Były trener reprezentacji Ukrainy Andrij Szewczenko skomentował atak terrorystyczny Rosji na Ukrainę 10 października.
„80 pocisków i 12 dronów kamikaze zostało wystrzelonych dzisiaj przez Rosję na naszą ojczyznę. Kijów, Charków, Zaporoże, Czernihów, Sumy, Krzywy Róg, Dniepr... Widziałem ten ostrzał pociągu, który zatrzymał się na środku pola. A te kilka godzin to była wieczność.
Chcę powiedzieć jedno. Żadne pociski, ostrzał i ataki nie złamią Ukraińców. Domy i całe ulice można nam odebrać, ale godności, odwagi i pragnienia wolności nie można odebrać. Będziemy bronić Ukrainy. Zaśpiewamy pod ostrzałem, tak jak dzisiaj Kijowcy w metrze. Będziemy walczyć, dopóki nie wygramy. W ten bardzo trudny dzień dziękujemy każdemu z Was, który dzieli z nami tę drogę.
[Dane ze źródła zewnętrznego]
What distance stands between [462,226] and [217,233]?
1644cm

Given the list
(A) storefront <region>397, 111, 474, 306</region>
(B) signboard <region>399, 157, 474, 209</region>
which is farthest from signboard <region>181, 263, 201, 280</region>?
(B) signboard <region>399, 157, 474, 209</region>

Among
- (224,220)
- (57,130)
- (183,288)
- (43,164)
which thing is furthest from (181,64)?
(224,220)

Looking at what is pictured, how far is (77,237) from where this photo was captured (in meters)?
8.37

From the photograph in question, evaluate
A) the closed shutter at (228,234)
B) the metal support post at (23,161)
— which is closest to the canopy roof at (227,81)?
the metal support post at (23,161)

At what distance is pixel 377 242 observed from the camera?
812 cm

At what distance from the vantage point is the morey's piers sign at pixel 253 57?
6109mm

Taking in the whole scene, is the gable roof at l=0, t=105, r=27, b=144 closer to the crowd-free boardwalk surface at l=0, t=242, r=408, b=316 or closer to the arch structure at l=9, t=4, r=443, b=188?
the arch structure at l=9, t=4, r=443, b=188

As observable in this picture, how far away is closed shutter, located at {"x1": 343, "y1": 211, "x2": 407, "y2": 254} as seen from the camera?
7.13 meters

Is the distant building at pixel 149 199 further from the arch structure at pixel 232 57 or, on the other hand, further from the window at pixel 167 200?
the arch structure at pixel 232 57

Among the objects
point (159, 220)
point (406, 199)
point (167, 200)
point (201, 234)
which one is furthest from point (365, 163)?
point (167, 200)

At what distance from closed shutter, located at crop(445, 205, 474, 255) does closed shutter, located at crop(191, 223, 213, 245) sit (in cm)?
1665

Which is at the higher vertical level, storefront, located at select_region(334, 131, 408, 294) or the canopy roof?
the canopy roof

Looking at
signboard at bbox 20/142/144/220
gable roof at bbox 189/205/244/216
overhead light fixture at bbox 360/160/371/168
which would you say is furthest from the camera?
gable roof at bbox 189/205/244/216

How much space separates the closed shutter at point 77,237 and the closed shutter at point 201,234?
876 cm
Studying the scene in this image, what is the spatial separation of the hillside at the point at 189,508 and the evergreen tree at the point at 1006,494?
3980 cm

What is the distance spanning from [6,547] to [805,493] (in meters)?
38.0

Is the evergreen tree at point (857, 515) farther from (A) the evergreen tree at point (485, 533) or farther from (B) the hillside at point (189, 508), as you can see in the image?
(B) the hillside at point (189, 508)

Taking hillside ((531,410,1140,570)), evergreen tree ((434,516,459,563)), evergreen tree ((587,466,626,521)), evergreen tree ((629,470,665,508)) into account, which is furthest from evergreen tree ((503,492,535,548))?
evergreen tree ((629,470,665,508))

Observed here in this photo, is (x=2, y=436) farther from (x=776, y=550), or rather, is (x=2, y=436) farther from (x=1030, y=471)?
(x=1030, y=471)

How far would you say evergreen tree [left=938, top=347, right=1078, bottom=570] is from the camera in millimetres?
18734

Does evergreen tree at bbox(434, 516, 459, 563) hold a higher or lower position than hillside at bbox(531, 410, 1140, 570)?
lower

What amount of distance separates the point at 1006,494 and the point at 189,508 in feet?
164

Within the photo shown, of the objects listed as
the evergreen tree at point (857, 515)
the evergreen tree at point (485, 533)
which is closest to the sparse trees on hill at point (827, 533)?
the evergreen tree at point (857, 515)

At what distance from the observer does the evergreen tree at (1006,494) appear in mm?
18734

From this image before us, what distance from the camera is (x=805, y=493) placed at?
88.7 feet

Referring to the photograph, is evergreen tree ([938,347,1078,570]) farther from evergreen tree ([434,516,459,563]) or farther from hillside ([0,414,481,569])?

Cokolwiek dziś poczujesz: sympatię, miłość i współczucie dla Ukrainy, czy rozpacz, złość i wściekłość wobec naszych wrogów – zamień swoje emocje w datki charytatywne. Niech będą kolejnym krokiem do naszego wspólnego zwycięstwa” – napisał Andrii na Instagramie.